La CJUE vient de rendre une décision dans l’affaire C‑291/24, qui lui posait deux questions préjudicielles.
Rappel : les questions préjudicielles sont des questions posées par les juridictions des Etats Membre à la Haute juridiction européenne afin d'interpréter le droit européen.
En question dans cette décision : l’article 58, paragraphes 1 à 3, l’article 59, paragraphe 1, et l’article 60, paragraphes 5 et 6, de la directive (UE) 2015/849.
Passons directement aux enseignements.
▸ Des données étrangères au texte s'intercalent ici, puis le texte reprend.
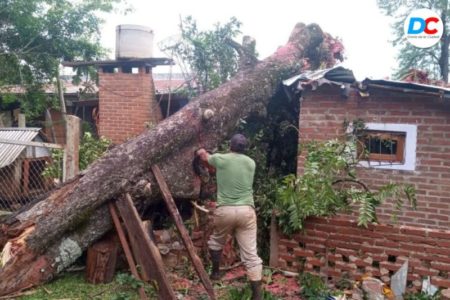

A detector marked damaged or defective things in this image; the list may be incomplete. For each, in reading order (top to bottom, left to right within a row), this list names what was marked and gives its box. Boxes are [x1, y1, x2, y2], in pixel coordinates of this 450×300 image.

damaged roof [284, 65, 450, 98]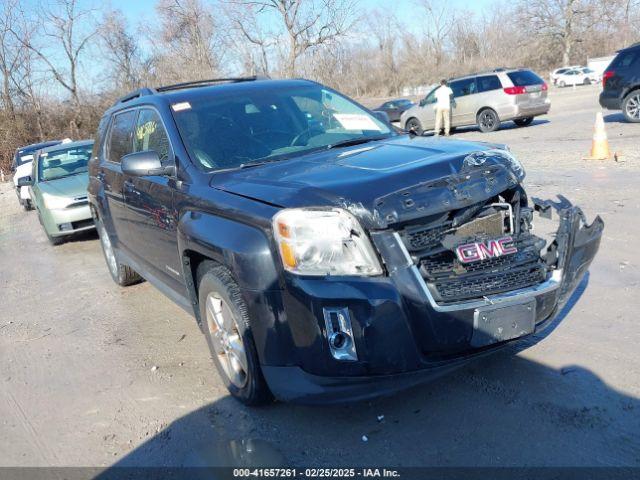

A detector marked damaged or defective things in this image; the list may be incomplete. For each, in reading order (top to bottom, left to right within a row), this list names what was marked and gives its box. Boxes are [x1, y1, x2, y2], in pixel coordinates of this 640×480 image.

crumpled hood [38, 172, 89, 199]
crumpled hood [212, 133, 524, 227]
broken headlight [462, 149, 528, 181]
broken headlight [272, 208, 382, 276]
damaged front end [368, 169, 604, 352]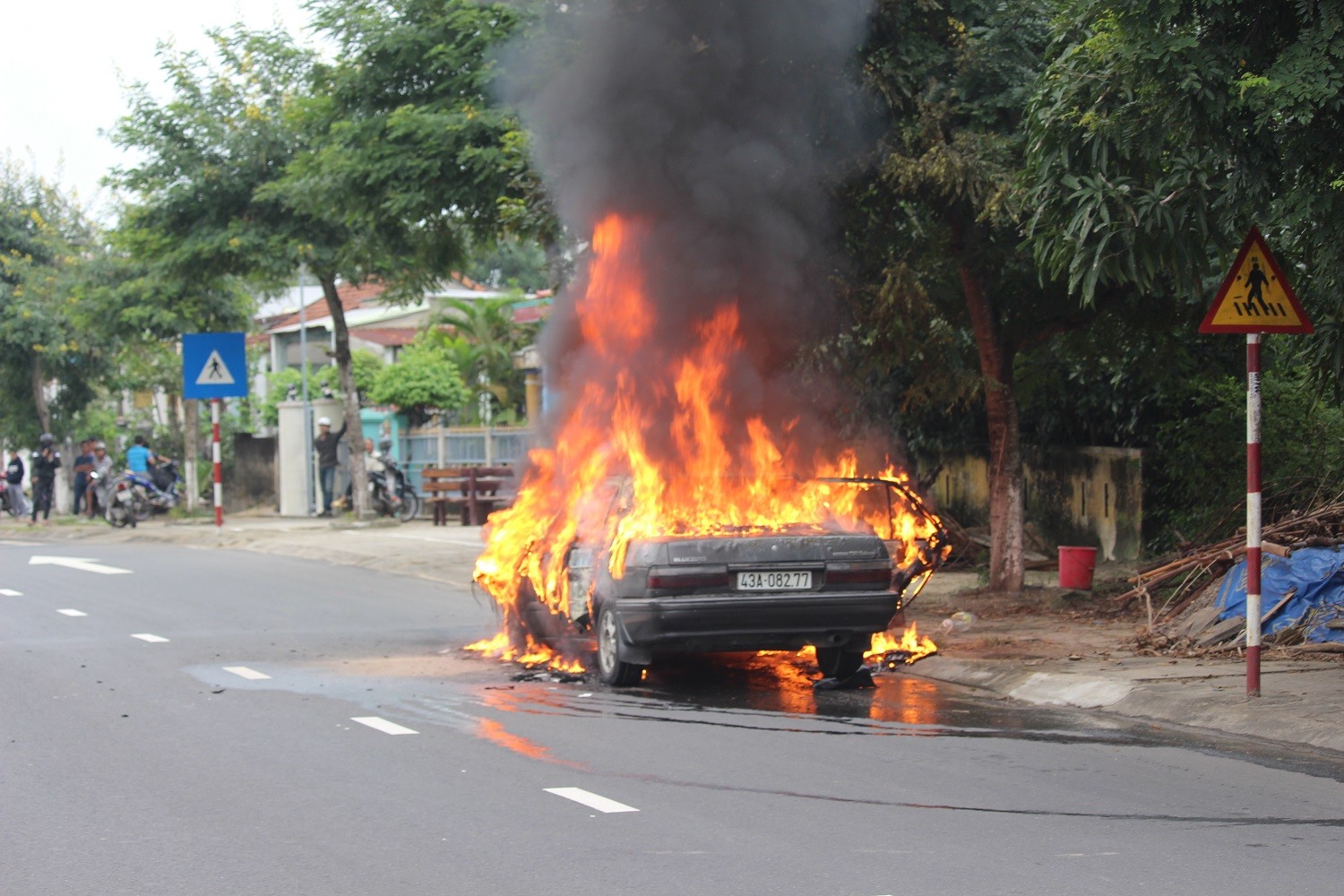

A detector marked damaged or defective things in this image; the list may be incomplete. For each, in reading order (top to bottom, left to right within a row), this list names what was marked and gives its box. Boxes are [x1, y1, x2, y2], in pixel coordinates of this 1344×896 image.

burnt car frame [519, 475, 952, 687]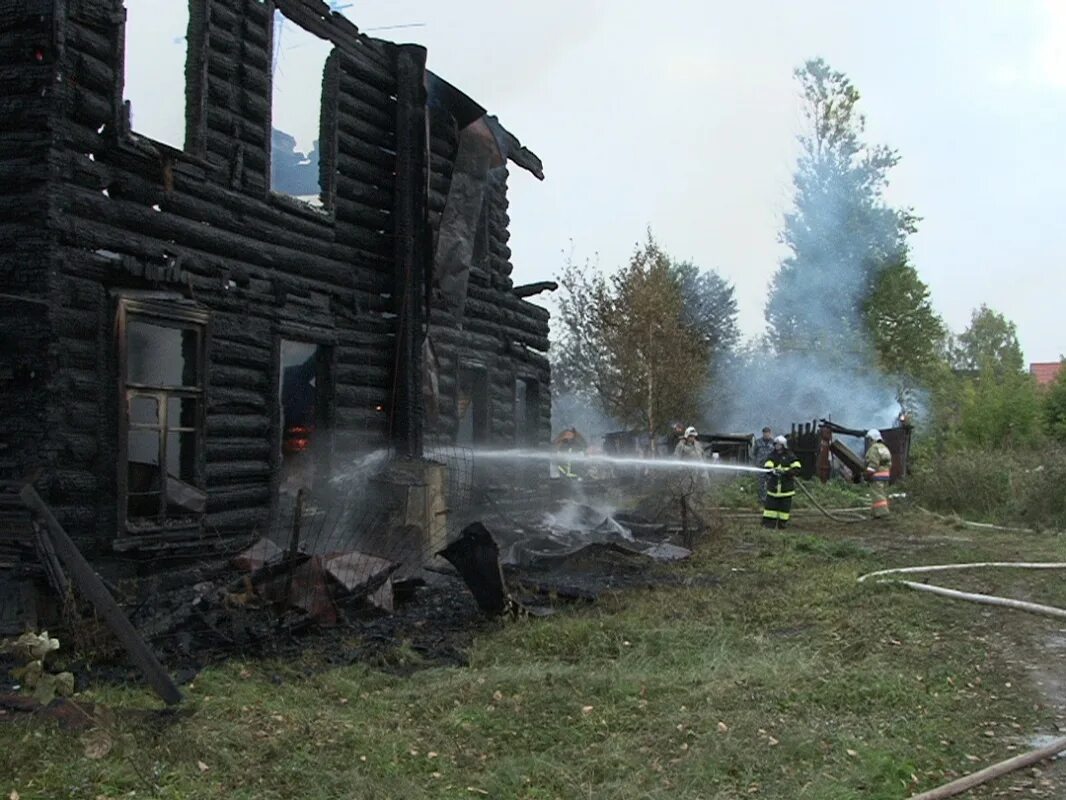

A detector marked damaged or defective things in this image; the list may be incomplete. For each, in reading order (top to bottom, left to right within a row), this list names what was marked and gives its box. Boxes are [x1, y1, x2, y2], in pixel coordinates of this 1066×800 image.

broken window frame [118, 0, 207, 154]
broken window frame [265, 2, 336, 213]
broken window frame [117, 298, 207, 535]
charred wooden debris [0, 0, 562, 678]
charred doorway [279, 339, 332, 501]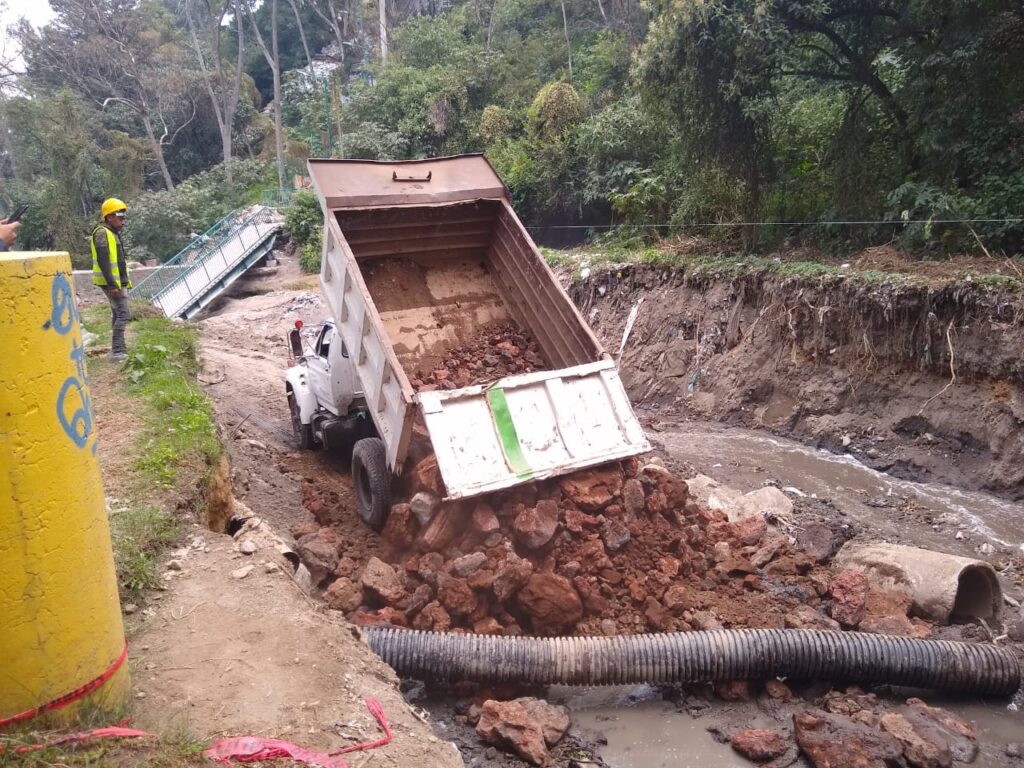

Ces textes doivent être ainsi interprétés, selon la Cour :
- ils s’opposent à une réglementation nationale qui exige, pour sanctionner une personne morale, que la qualité de personne poursuivie soit préalablement reconnue formellement à une personne physique et impose que le dispositif de la décision sanctionnant cette personne morale désigne nommément cette personne physique et constate que celle-ci a commis un acte constitutif d’une infraction, illégal et fautif, imputable à ladite personne morale
- ils ne s’opposent pas à ce que cette réglementation prévoie que le délai de prescription est de trois ans et de cinq ans à partir de la date de la fin de l’infraction en cause, concernant respectivement l’engagement de poursuites et l’imposition d’une sanction.